One day, I heard that one of our "Junior" Sous Chefs believed that they were not allowed to take a break, despite the fact that all of our cooks get breaks. I brought this to the attention of one of my Senior Sous Chefs and asked why this person might feel this way. The answer was, "he doesn't get to take a break because he's a Sous Chef." This was not a good answer for me so I asked for further elaboration on that idea. He explained that he believed that since this chef was leading the kitchen, that he needed to stay in the kitchen to set an example of work ethic for the team. After all, "that's how it was when we were sous chefs." Now there's quite a bit to unpack there but I I'll try to get straight to the point. The only message that we were sending to the team is that it is much better to be a cook than a sous chef. At least cooks get breaks. Why would I want to move up to a sous chef position if I have to trade in some of my life quality? Chefs are perpetual victims that are plagued by insanely long days and very little time outside of work.
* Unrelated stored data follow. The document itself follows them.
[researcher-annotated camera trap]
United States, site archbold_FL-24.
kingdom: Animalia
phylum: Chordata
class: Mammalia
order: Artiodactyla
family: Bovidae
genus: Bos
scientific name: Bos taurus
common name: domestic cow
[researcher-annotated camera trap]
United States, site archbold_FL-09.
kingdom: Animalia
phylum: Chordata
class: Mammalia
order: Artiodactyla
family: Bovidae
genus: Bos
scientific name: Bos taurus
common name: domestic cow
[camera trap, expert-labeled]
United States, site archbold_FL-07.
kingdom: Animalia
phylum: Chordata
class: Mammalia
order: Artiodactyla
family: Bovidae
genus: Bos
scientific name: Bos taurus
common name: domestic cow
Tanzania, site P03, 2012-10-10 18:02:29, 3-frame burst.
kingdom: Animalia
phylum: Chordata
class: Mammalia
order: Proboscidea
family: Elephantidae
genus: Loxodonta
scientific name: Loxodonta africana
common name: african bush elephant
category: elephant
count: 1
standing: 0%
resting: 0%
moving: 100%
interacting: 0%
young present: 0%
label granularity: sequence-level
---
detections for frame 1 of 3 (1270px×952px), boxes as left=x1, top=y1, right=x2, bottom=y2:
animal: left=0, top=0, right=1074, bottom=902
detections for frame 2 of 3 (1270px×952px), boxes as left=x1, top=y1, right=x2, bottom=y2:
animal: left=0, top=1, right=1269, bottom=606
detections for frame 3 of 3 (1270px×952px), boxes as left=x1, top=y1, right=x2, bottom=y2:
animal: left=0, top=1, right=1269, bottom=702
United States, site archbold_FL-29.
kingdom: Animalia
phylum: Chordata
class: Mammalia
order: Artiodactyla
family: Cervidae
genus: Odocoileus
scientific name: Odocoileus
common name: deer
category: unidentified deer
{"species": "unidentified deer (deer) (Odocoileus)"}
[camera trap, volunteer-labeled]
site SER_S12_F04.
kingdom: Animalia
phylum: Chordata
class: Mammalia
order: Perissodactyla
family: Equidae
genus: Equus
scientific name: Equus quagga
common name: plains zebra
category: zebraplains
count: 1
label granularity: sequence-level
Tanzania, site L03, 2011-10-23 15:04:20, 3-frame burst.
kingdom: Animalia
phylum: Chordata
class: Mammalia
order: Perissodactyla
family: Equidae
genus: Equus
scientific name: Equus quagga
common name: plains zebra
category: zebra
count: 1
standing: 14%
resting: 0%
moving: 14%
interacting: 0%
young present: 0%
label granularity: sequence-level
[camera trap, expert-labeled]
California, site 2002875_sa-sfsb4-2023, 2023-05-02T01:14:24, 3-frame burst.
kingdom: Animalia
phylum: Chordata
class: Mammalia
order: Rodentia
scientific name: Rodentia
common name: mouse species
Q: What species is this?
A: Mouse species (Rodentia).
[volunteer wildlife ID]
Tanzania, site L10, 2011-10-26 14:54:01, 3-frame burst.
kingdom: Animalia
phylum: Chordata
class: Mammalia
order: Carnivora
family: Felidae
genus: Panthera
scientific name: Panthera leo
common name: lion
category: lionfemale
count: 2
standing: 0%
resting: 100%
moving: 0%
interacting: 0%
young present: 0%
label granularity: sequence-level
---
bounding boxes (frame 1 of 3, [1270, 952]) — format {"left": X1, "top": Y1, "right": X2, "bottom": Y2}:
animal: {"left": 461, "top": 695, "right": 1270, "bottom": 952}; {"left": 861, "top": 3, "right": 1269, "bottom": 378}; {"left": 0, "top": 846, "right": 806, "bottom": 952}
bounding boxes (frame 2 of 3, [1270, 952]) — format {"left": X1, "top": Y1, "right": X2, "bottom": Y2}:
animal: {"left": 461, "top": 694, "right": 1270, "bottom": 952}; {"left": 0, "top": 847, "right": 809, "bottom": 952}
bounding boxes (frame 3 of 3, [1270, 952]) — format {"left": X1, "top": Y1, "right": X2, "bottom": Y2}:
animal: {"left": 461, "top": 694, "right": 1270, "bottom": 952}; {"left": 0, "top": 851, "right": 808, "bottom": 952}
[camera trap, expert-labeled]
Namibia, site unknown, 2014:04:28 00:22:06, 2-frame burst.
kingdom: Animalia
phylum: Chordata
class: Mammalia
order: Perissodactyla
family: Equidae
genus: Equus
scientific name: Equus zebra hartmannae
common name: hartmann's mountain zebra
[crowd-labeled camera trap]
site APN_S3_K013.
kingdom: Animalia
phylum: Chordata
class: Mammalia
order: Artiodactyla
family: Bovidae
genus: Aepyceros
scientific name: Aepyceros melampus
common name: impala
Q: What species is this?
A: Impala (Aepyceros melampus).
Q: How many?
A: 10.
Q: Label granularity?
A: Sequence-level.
I hear Chefs all the time say that they "lead by example" and get on the line to scrub down with the team at the end of the night. Their reason for this is so that the cooks see that the chef can do everything that's being asked of them. They do it to show they're part of the team and willing to be "in the trenches" as well. I have a different opinion. Where is the carrot that we dangle in front of our cooks that makes them aspire to the next level? I believe that going home a little earlier sends the message that "I run such an efficient operation that I get to spend more time with my family," or "follow me and I will show you how you can enjoy life as a chef one day." I'm quite certain that your cooks know that you're capable of scrubbing a flat surface with soapy water and most likely assume that you did a lot of that earlier in your career. Why would they want to be you if they can't see a positive difference between their lives and yours?
Now I know that we are all in different situations and some of you are thinking, "I have to jump in and help the team prepping and cleaning because my upper management or owner of the restaurant won't let me have the resources I need to back away from it." The only advice I can give if that's the case is fight for what you need or find a new job. I know that sounds extreme and the easy thing would be to dismiss that as ridiculous and label me as someone who just doesn't understand how it is. Actually, I do understand how it is. That's why I'm trying to change it.